Weshalb bin ich um sechs Uhr morgens zur National Security Agency beordert worden und habe den Auftrag erhalten, alle Augenzeugen so rasch wie möglich ausfindig zu machen, wenn angeblich doch nur ein Wetterballon abgestürzt ist? Soll hier etwas vertuscht werden? Und wenn ja… was?
9
Später an diesem Tag fand in Bern in den nüchtern möblierten Amtsräumen des Schweizer Innenministeriums eine Pressekonferenz statt. Im Saal waren ein halbes Hundert Journalisten und Kamerateams versammelt; zahlreiche Kollegen, die keinen Platz mehr gefunden hatten, drängten sich vor den offenen Türen im Korridor. Die Reporter aus über einem Dutzend Ländern zückten ihre Kameras, Mikrofone und Videokameras. Alle redeten wild durcheinander.
«Es gibt Gerüchte, daß dort keineswegs ein simpler Wetterballon abgestürzt ist…«
«Ist es wahr, daß dort eine Fliegende Untertasse niedergegangen ist?«
«Angeblich sollen die Leichen von außerirdischen Wesen gefunden worden sein.«
«Oder sind vielleicht nicht alle tot gewesen?«
«Versuchen die zuständigen Stellen etwa, die wahren Ereignisse zu vertuschen?«
Der Pressesprecher des Innenministeriums erhob die Stimme, um sich Gehör zu verschaffen.
«Meine Damen und Herrn, hierbei handelt es sich schlicht und einfach um eine Fehlinterpretation. Solche Anrufe bekommen wir häufig. Die Anrufer sehen Satelliten, Sternschnuppen und dergleichen… Ist es nicht auffällig, daß UFOBeobachtungen stets anonym gemeldet werden? Vielleicht hat dieser Anrufer wirklich geglaubt, ein UFO gesehen zu haben, aber in Wirklichkeit ist es ein defekter Wetterballon gewesen. Wir haben Busse bereitgestellt, die Sie zur Absturzstelle bringen werden.«
Eine Viertelstunde später waren zwei Busse mit Reportern und Kamerateams nach Uetendorf unterwegs, um die Überreste eines abgestürzten Wetterballons zu besichtigen. Einige Zeit
später stapften sie durch das hohe, feuchte Gras und begutachteten die metallisierte Ballonhülle, während der Pressesprecher seine Erläuterungen fortsetzte.

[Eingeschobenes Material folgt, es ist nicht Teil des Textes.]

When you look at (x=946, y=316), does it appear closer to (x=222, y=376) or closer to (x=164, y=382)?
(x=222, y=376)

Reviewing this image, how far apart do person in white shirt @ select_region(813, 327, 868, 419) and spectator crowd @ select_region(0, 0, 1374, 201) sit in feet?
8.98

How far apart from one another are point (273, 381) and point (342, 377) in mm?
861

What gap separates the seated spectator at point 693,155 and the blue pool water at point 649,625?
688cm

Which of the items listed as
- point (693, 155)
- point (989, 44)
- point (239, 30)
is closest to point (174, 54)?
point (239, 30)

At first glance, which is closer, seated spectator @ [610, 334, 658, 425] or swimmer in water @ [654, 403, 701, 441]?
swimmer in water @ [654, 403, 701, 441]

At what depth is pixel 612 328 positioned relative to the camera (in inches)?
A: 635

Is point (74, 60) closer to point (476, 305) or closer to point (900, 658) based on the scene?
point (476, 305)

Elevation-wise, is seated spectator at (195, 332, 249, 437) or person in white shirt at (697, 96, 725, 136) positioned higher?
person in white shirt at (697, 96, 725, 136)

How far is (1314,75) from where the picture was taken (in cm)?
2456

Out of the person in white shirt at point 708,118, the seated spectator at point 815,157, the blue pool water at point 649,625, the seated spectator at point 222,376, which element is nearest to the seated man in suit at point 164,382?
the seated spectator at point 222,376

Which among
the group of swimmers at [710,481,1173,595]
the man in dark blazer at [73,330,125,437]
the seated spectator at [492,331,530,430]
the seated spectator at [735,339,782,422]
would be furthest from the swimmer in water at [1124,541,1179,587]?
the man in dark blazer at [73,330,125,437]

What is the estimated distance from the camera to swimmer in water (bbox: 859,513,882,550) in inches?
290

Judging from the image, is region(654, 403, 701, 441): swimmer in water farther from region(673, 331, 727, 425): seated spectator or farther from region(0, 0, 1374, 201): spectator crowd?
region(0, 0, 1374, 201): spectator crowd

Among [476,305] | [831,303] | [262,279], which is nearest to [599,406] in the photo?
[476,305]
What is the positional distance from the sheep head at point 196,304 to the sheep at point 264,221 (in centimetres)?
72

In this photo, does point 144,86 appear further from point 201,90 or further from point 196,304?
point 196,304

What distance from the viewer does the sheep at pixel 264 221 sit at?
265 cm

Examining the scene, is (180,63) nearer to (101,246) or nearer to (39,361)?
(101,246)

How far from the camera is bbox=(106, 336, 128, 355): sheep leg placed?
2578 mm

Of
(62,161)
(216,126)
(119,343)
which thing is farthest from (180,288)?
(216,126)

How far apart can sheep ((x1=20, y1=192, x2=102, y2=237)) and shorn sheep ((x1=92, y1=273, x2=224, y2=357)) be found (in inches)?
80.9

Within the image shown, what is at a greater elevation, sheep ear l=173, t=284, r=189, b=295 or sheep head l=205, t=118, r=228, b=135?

«Meine Damen und Herrn, dies ist Ihre geheimnisvolle Fliegende Untertasse: ein auf einem Flugplatz der italienischen Luftwaffe aufgelassener Wetterballon. Unseres Wissens gibt es keine unidentifizierten fliegenden Objekte, für die unsere Behörden nicht eine befriedigende Erklärung gefunden haben, und die Erde wird unseres Wissens nicht von außerirdischen Wesen besucht. Sollten uns Hinweise dieser Art bekanntwerden, entspräche es den Grundsätzen unserer bewährten Informationspolitik, die Öffentlichkeit umgehend zu unterrichten. Wenn Sie keine weiteren Fragen haben…«
10
Der Hangar 17 der Langley Air Force Base in Virginia war hermetisch abgeriegelt. An seinen Toren standen vier bewaffnete Marineinfanteristen; in dem Gebäude lösten sich drei hohe Heeresoffiziere im Achtstundenturnus bei der Bewachung eines abgesperrten Raums ab. Keiner der Offiziere wußte, was sie hier eigentlich bewachten. Außer Ärzten und Wissenschaftlern waren erst drei Besucher in den abgesperrten Raum eingelassen worden.